**To be done:**
Reproduce the rows from the line with "Ranked by vertical position, which of" to the line with "How far does", including both of those lines.

======== Task material ========

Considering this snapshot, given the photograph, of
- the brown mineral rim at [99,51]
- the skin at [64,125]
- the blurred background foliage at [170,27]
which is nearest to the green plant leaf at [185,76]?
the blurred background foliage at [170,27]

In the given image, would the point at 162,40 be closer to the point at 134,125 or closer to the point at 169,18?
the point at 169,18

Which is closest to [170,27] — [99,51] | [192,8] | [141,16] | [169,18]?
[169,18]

========
======== Task material ========

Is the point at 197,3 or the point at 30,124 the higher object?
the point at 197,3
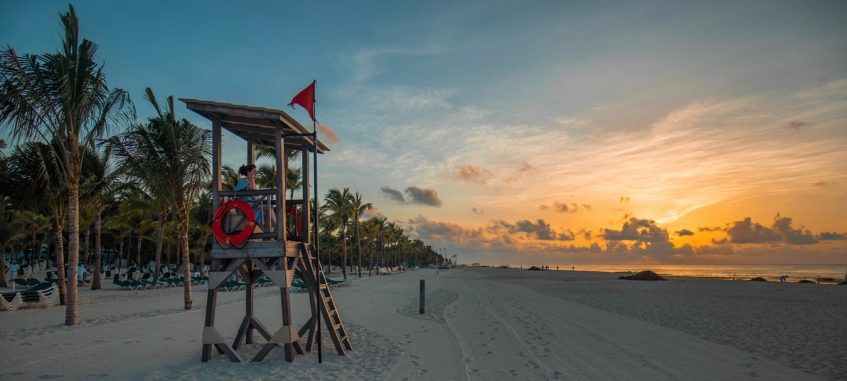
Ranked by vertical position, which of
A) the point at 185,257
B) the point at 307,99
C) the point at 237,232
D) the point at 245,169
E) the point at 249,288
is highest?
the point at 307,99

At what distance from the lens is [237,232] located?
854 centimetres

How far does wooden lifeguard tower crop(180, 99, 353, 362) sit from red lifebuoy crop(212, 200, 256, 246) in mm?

========

**Answer below:**
Ranked by vertical position, which of
A) the point at 185,257
B) the point at 307,99
C) the point at 237,232
D) the point at 245,169
E) the point at 249,288
is highest?
the point at 307,99

At what distance from the lens is [237,232] located?
854 centimetres

How far does wooden lifeguard tower crop(180, 99, 353, 362) sit from red lifebuoy crop(212, 200, 256, 246) in mm?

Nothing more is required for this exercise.